Por Esteban Perez
Tuve el privilegio de conocerlo en el Penal de Libertad, fue uno de mis compañeros de celda. De todos tengo el mejor concepto. Pinocho, maestro, provenía de Tacuarembó, muy joven como lo éramos la mayoría. Tenía en sus ojos un brillo de alegría que manifiesta su pureza y su enorme humanismo.
Ambos, como tantos compañeros, asumimos tareas y responsabilidades dentro de la red clandestina que se fue tejiendo a los efectos de mantener viva la organización político-militar a la que pertenecíamos, sosteniendo en pie a la vida política, tratando de generar condiciones para una eventual fuga o, en caso de ser necesaria, la resistencia posible en el caso de que los milicos decidieran “una boleta” colectiva. La primera, casi una utopía sin apoyo externo y la segunda, suicida pero necesaria.
Existían varias tendencias y organizaciones políticas entre los presos. Algunos comprendían o intuían, otros no compartían el despliegue de compañeros realizando “comisiones” es decir distintas tareas tratando de acceder a cuanto rincón de la cárcel se podía.
Sólo los que conservaban el espíritu político militar de una organización guerrillera con cuatro fugas en su haber lo sabían. Se mantuvo el mayor secreto posible y compartimentación. El Pinocho y algunos más no estábamos en la boca del enemigo, estábamos en la garganta, al menor error nos tragaban: riesgo de reprocesamiento, tortura y “boleta” eran nuestra espada de Damocles.
Pinocho, con su grueso bigote, ocultaba bajo sus labios “pastillas”, pequeños envoltorios impermeables con hojillas que contenían información, análisis políticos y ainda mais… En su lugar de trabajo hablaba con total soltura con la oficialidad, ayudado por su carácter entrador.
Cierto día intentábamos enviar una pastilla a compañeros del segundo piso, el más aislado, no recuerdo ya con qué asunto. Pinocho ve la oportunidad e intenta pasar “el pelpa” a un compañero pero no sé si hubo un mal movimiento o si el custodia lo percibió… Yo había quedado solo en la celda y de repente un sargento y un oficial entran violentamente en ella, me hacen desnudar por completo entre insultos y amenazas y el sargento me grita en la nuca: “¿Usted sabe por qué es esto?” y yo, con la boca llena de “pelpas” contesto: “No, no lo sé”. Revuelven y tiran todo lo que teníamos y se van trancando con violencia la puerta.
Por la ventana veo que Pinocho es trasladado por tres guardias a “La Isla”, las tenebrosas celdas de castigo. Unos diez días después se abre la celda y meten a Pinocho con un guardia atrás al grito de “apronte sus cosas”; Pinocho estaba demacrado, sus ojos apagados.

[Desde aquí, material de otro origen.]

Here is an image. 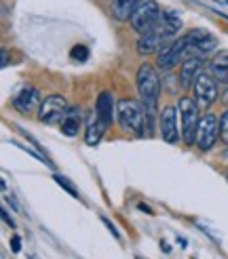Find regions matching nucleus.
<instances>
[{
    "mask_svg": "<svg viewBox=\"0 0 228 259\" xmlns=\"http://www.w3.org/2000/svg\"><path fill=\"white\" fill-rule=\"evenodd\" d=\"M152 30L159 32L163 38H169V36L180 34V30H182V17H180V13L173 11V9L163 11L159 21H157V25Z\"/></svg>",
    "mask_w": 228,
    "mask_h": 259,
    "instance_id": "f8f14e48",
    "label": "nucleus"
},
{
    "mask_svg": "<svg viewBox=\"0 0 228 259\" xmlns=\"http://www.w3.org/2000/svg\"><path fill=\"white\" fill-rule=\"evenodd\" d=\"M13 106H15V110L21 114L34 112L38 106H41V93H38V89L32 84H23L15 93V97H13Z\"/></svg>",
    "mask_w": 228,
    "mask_h": 259,
    "instance_id": "9b49d317",
    "label": "nucleus"
},
{
    "mask_svg": "<svg viewBox=\"0 0 228 259\" xmlns=\"http://www.w3.org/2000/svg\"><path fill=\"white\" fill-rule=\"evenodd\" d=\"M177 110H180V118H182V139L186 146H195L197 144V131H199V103L197 99L190 97H180L177 101Z\"/></svg>",
    "mask_w": 228,
    "mask_h": 259,
    "instance_id": "7ed1b4c3",
    "label": "nucleus"
},
{
    "mask_svg": "<svg viewBox=\"0 0 228 259\" xmlns=\"http://www.w3.org/2000/svg\"><path fill=\"white\" fill-rule=\"evenodd\" d=\"M137 93L142 99L146 112L155 114L159 106V95H161V80L157 70L150 63H142L137 70Z\"/></svg>",
    "mask_w": 228,
    "mask_h": 259,
    "instance_id": "f257e3e1",
    "label": "nucleus"
},
{
    "mask_svg": "<svg viewBox=\"0 0 228 259\" xmlns=\"http://www.w3.org/2000/svg\"><path fill=\"white\" fill-rule=\"evenodd\" d=\"M139 0H114L112 3V15L117 21H131Z\"/></svg>",
    "mask_w": 228,
    "mask_h": 259,
    "instance_id": "6ab92c4d",
    "label": "nucleus"
},
{
    "mask_svg": "<svg viewBox=\"0 0 228 259\" xmlns=\"http://www.w3.org/2000/svg\"><path fill=\"white\" fill-rule=\"evenodd\" d=\"M9 66V53H7V49H3V68Z\"/></svg>",
    "mask_w": 228,
    "mask_h": 259,
    "instance_id": "a878e982",
    "label": "nucleus"
},
{
    "mask_svg": "<svg viewBox=\"0 0 228 259\" xmlns=\"http://www.w3.org/2000/svg\"><path fill=\"white\" fill-rule=\"evenodd\" d=\"M186 40H188V53L190 55H209L211 51L215 49L218 40L203 28H195L186 34Z\"/></svg>",
    "mask_w": 228,
    "mask_h": 259,
    "instance_id": "1a4fd4ad",
    "label": "nucleus"
},
{
    "mask_svg": "<svg viewBox=\"0 0 228 259\" xmlns=\"http://www.w3.org/2000/svg\"><path fill=\"white\" fill-rule=\"evenodd\" d=\"M222 156H228V148H226V150L222 152Z\"/></svg>",
    "mask_w": 228,
    "mask_h": 259,
    "instance_id": "c85d7f7f",
    "label": "nucleus"
},
{
    "mask_svg": "<svg viewBox=\"0 0 228 259\" xmlns=\"http://www.w3.org/2000/svg\"><path fill=\"white\" fill-rule=\"evenodd\" d=\"M224 101H226V103H228V89H226V91H224Z\"/></svg>",
    "mask_w": 228,
    "mask_h": 259,
    "instance_id": "cd10ccee",
    "label": "nucleus"
},
{
    "mask_svg": "<svg viewBox=\"0 0 228 259\" xmlns=\"http://www.w3.org/2000/svg\"><path fill=\"white\" fill-rule=\"evenodd\" d=\"M161 40H163V36L159 32H155V30L142 34L139 36V40H137V53L142 57L155 53V51H159V47H161Z\"/></svg>",
    "mask_w": 228,
    "mask_h": 259,
    "instance_id": "f3484780",
    "label": "nucleus"
},
{
    "mask_svg": "<svg viewBox=\"0 0 228 259\" xmlns=\"http://www.w3.org/2000/svg\"><path fill=\"white\" fill-rule=\"evenodd\" d=\"M70 57H72L74 61H87V59H89V49H87L85 45H76V47H72V51H70Z\"/></svg>",
    "mask_w": 228,
    "mask_h": 259,
    "instance_id": "412c9836",
    "label": "nucleus"
},
{
    "mask_svg": "<svg viewBox=\"0 0 228 259\" xmlns=\"http://www.w3.org/2000/svg\"><path fill=\"white\" fill-rule=\"evenodd\" d=\"M11 249H13V253H19L21 251V238L17 234L11 236Z\"/></svg>",
    "mask_w": 228,
    "mask_h": 259,
    "instance_id": "5701e85b",
    "label": "nucleus"
},
{
    "mask_svg": "<svg viewBox=\"0 0 228 259\" xmlns=\"http://www.w3.org/2000/svg\"><path fill=\"white\" fill-rule=\"evenodd\" d=\"M193 93L201 108H209L211 103L218 99V84H215L213 76L207 72H201L193 82Z\"/></svg>",
    "mask_w": 228,
    "mask_h": 259,
    "instance_id": "0eeeda50",
    "label": "nucleus"
},
{
    "mask_svg": "<svg viewBox=\"0 0 228 259\" xmlns=\"http://www.w3.org/2000/svg\"><path fill=\"white\" fill-rule=\"evenodd\" d=\"M161 13H163V11H161V7H159L157 0H146V3H139L137 9H135V13L131 15V28H133L139 36L146 34V32H150V30L157 25Z\"/></svg>",
    "mask_w": 228,
    "mask_h": 259,
    "instance_id": "20e7f679",
    "label": "nucleus"
},
{
    "mask_svg": "<svg viewBox=\"0 0 228 259\" xmlns=\"http://www.w3.org/2000/svg\"><path fill=\"white\" fill-rule=\"evenodd\" d=\"M101 222H104V224H106V228H108V230L112 232V236H114V238H121V234H119V230H117V228H114V224L110 222V219H106V217H101Z\"/></svg>",
    "mask_w": 228,
    "mask_h": 259,
    "instance_id": "393cba45",
    "label": "nucleus"
},
{
    "mask_svg": "<svg viewBox=\"0 0 228 259\" xmlns=\"http://www.w3.org/2000/svg\"><path fill=\"white\" fill-rule=\"evenodd\" d=\"M0 215H3V222H5L9 228H13V230H15V222H13V217L9 215V211H7V209H3V211H0Z\"/></svg>",
    "mask_w": 228,
    "mask_h": 259,
    "instance_id": "b1692460",
    "label": "nucleus"
},
{
    "mask_svg": "<svg viewBox=\"0 0 228 259\" xmlns=\"http://www.w3.org/2000/svg\"><path fill=\"white\" fill-rule=\"evenodd\" d=\"M53 179H55V184H57V186H61L63 190H66V192L70 194L72 198H81V196H79V190H76V188H74V186L70 184V181H68L66 177H61V175H55Z\"/></svg>",
    "mask_w": 228,
    "mask_h": 259,
    "instance_id": "aec40b11",
    "label": "nucleus"
},
{
    "mask_svg": "<svg viewBox=\"0 0 228 259\" xmlns=\"http://www.w3.org/2000/svg\"><path fill=\"white\" fill-rule=\"evenodd\" d=\"M68 101L61 95H49L43 103H41V112H38V118L45 124H59L63 120V116L68 112Z\"/></svg>",
    "mask_w": 228,
    "mask_h": 259,
    "instance_id": "423d86ee",
    "label": "nucleus"
},
{
    "mask_svg": "<svg viewBox=\"0 0 228 259\" xmlns=\"http://www.w3.org/2000/svg\"><path fill=\"white\" fill-rule=\"evenodd\" d=\"M209 72L218 82H228V51L215 53L209 61Z\"/></svg>",
    "mask_w": 228,
    "mask_h": 259,
    "instance_id": "dca6fc26",
    "label": "nucleus"
},
{
    "mask_svg": "<svg viewBox=\"0 0 228 259\" xmlns=\"http://www.w3.org/2000/svg\"><path fill=\"white\" fill-rule=\"evenodd\" d=\"M220 137V120L213 114H205L199 122V131H197V146L207 152L213 148V144Z\"/></svg>",
    "mask_w": 228,
    "mask_h": 259,
    "instance_id": "6e6552de",
    "label": "nucleus"
},
{
    "mask_svg": "<svg viewBox=\"0 0 228 259\" xmlns=\"http://www.w3.org/2000/svg\"><path fill=\"white\" fill-rule=\"evenodd\" d=\"M61 126V133L68 135V137H76L79 131L83 128V114H81V108L79 106H72L68 108L66 116H63V120L59 122Z\"/></svg>",
    "mask_w": 228,
    "mask_h": 259,
    "instance_id": "2eb2a0df",
    "label": "nucleus"
},
{
    "mask_svg": "<svg viewBox=\"0 0 228 259\" xmlns=\"http://www.w3.org/2000/svg\"><path fill=\"white\" fill-rule=\"evenodd\" d=\"M106 128H108V122L97 114V110H93L91 114L87 116V122H85V141H87V146H97L99 139L104 137Z\"/></svg>",
    "mask_w": 228,
    "mask_h": 259,
    "instance_id": "ddd939ff",
    "label": "nucleus"
},
{
    "mask_svg": "<svg viewBox=\"0 0 228 259\" xmlns=\"http://www.w3.org/2000/svg\"><path fill=\"white\" fill-rule=\"evenodd\" d=\"M188 53V40L186 36L177 38V40L169 42V45H163L159 49V55H157V68L159 70H171L175 68L180 59Z\"/></svg>",
    "mask_w": 228,
    "mask_h": 259,
    "instance_id": "39448f33",
    "label": "nucleus"
},
{
    "mask_svg": "<svg viewBox=\"0 0 228 259\" xmlns=\"http://www.w3.org/2000/svg\"><path fill=\"white\" fill-rule=\"evenodd\" d=\"M203 72V57L201 55H190L182 61L180 68V84L184 89H190L195 82V78Z\"/></svg>",
    "mask_w": 228,
    "mask_h": 259,
    "instance_id": "4468645a",
    "label": "nucleus"
},
{
    "mask_svg": "<svg viewBox=\"0 0 228 259\" xmlns=\"http://www.w3.org/2000/svg\"><path fill=\"white\" fill-rule=\"evenodd\" d=\"M139 211H146L148 215H152V213H150V209H148V206H146V204H139Z\"/></svg>",
    "mask_w": 228,
    "mask_h": 259,
    "instance_id": "bb28decb",
    "label": "nucleus"
},
{
    "mask_svg": "<svg viewBox=\"0 0 228 259\" xmlns=\"http://www.w3.org/2000/svg\"><path fill=\"white\" fill-rule=\"evenodd\" d=\"M144 103H137L135 99H121L117 106L119 124L123 131L142 135L144 133V122H146V112Z\"/></svg>",
    "mask_w": 228,
    "mask_h": 259,
    "instance_id": "f03ea898",
    "label": "nucleus"
},
{
    "mask_svg": "<svg viewBox=\"0 0 228 259\" xmlns=\"http://www.w3.org/2000/svg\"><path fill=\"white\" fill-rule=\"evenodd\" d=\"M95 110H97V114L104 118L108 124H112V120H114V97H112V93H108V91H104V93H99L97 95V101H95Z\"/></svg>",
    "mask_w": 228,
    "mask_h": 259,
    "instance_id": "a211bd4d",
    "label": "nucleus"
},
{
    "mask_svg": "<svg viewBox=\"0 0 228 259\" xmlns=\"http://www.w3.org/2000/svg\"><path fill=\"white\" fill-rule=\"evenodd\" d=\"M159 131H161V137L167 141V144H177V139H180V128H177L175 108H171V106L163 108V112L159 116Z\"/></svg>",
    "mask_w": 228,
    "mask_h": 259,
    "instance_id": "9d476101",
    "label": "nucleus"
},
{
    "mask_svg": "<svg viewBox=\"0 0 228 259\" xmlns=\"http://www.w3.org/2000/svg\"><path fill=\"white\" fill-rule=\"evenodd\" d=\"M220 137L224 144H228V110L222 114V118H220Z\"/></svg>",
    "mask_w": 228,
    "mask_h": 259,
    "instance_id": "4be33fe9",
    "label": "nucleus"
},
{
    "mask_svg": "<svg viewBox=\"0 0 228 259\" xmlns=\"http://www.w3.org/2000/svg\"><path fill=\"white\" fill-rule=\"evenodd\" d=\"M226 5H228V0H226Z\"/></svg>",
    "mask_w": 228,
    "mask_h": 259,
    "instance_id": "c756f323",
    "label": "nucleus"
}]
</instances>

Nos miramos, ambos temerosos, especulando con lo que vendría después. En un imperceptible movimiento, como acariciándose el bigote, escurre en su mano el envoltorio, “tomá” me dice, casi sin mover los labios; me quedé mirando aquellos ojos buenos, ahora tristes, “es un héroe, ganó una batalla” dije para mí sintiendo un profundo respeto: había conservado “la pastilla” aún en la isla”. A mí se me quedaron atragantadas hasta hoy esas palabras no dichas y el abrazo que no le pude dar porque lo trasladaron a uno de los pisos de “los peligrosos”.
No nos volvimos a ver. Al recuperar la Libertad él volvió a Tacuarembó y yo me fui a vivir en Canelones.
Estamos en una edad en la que jugamos los descuentos. Sentí la necesidad de hacerle un homenaje en vida al Pinocho que debe estar brindando amor en sus queridos pagos de Gardel.
Este pequeño homenaje lo hago extensivo a todos los compañeros y compañeras de las distintas tendencias y organizaciones políticas, que día a día desde el cautiverio sostuvieron el espíritu revolucionario y la resistencia.